EXERCISE OBJECTIVE> Only some lines are wanted: please transcribe exactly those from the one containing "THE FINE ART" through the end of the data, pictures excluded.

*** Begin section ***

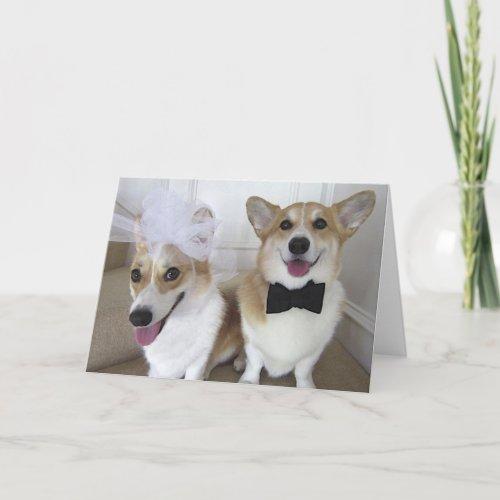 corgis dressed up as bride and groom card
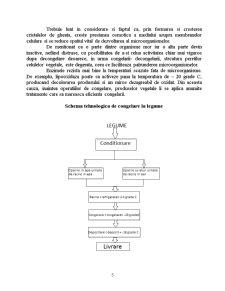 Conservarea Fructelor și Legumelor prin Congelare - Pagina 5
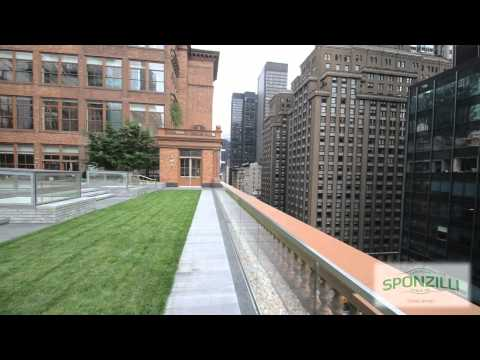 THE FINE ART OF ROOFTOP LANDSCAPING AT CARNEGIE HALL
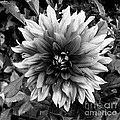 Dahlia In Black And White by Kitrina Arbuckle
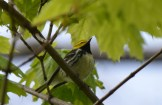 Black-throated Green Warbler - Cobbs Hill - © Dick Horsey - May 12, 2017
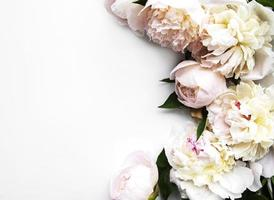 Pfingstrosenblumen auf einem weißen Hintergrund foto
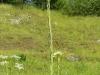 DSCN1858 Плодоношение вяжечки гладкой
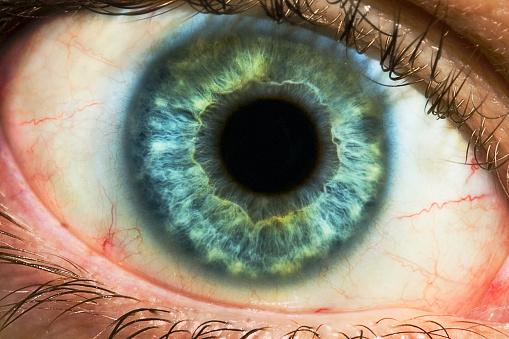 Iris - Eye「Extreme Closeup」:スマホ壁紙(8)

*** End section ***

YOUR RESPONSE>
 THE FINE ART OF ROOFTOP LANDSCAPING AT CARNEGIE HALL
 Dahlia In Black And White by Kitrina Arbuckle
 Black-throated Green Warbler - Cobbs Hill - © Dick Horsey - May 12, 2017
 Pfingstrosenblumen auf einem weißen Hintergrund foto
 DSCN1858 Плодоношение вяжечки гладкой
 Iris - Eye「Extreme Closeup」:スマホ壁紙(8)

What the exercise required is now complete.